▶ _Problem details_: What is needed is every line of the data that includes the word "adjuster". Please copy each one.

Page-level text extractions
########
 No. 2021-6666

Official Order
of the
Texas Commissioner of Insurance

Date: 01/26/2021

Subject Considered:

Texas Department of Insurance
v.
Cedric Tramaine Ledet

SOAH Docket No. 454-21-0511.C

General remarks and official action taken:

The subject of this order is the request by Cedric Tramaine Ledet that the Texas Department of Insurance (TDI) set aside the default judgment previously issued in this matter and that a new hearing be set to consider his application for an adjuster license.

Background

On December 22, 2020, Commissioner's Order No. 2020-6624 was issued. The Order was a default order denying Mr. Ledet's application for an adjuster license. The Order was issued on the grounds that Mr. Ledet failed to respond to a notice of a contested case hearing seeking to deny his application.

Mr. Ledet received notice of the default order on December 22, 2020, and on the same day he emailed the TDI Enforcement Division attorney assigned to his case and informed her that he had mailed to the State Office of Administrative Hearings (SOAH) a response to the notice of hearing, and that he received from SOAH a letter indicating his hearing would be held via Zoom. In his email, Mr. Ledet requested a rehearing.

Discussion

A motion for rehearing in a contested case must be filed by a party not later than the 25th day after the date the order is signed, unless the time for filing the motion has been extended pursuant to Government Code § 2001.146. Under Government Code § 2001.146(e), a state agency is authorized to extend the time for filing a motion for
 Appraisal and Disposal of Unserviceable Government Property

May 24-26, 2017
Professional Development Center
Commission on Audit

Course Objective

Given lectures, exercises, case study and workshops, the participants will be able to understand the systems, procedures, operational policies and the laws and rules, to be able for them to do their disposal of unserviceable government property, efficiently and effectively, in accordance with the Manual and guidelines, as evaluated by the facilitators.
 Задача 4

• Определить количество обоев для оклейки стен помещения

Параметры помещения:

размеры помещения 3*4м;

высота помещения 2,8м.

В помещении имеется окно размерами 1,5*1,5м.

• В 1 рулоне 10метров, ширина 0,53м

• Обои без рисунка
########
▶ _Task result_:
The subject of this order is the request by Cedric Tramaine Ledet that the Texas Department of Insurance (TDI) set aside the default judgment previously issued in this matter and that a new hearing be set to consider his application for an adjuster license.
On December 22, 2020, Commissioner's Order No. 2020-6624 was issued. The Order was a default order denying Mr. Ledet's application for an adjuster license. The Order was issued on the grounds that Mr. Ledet failed to respond to a notice of a contested case hearing seeking to deny his application.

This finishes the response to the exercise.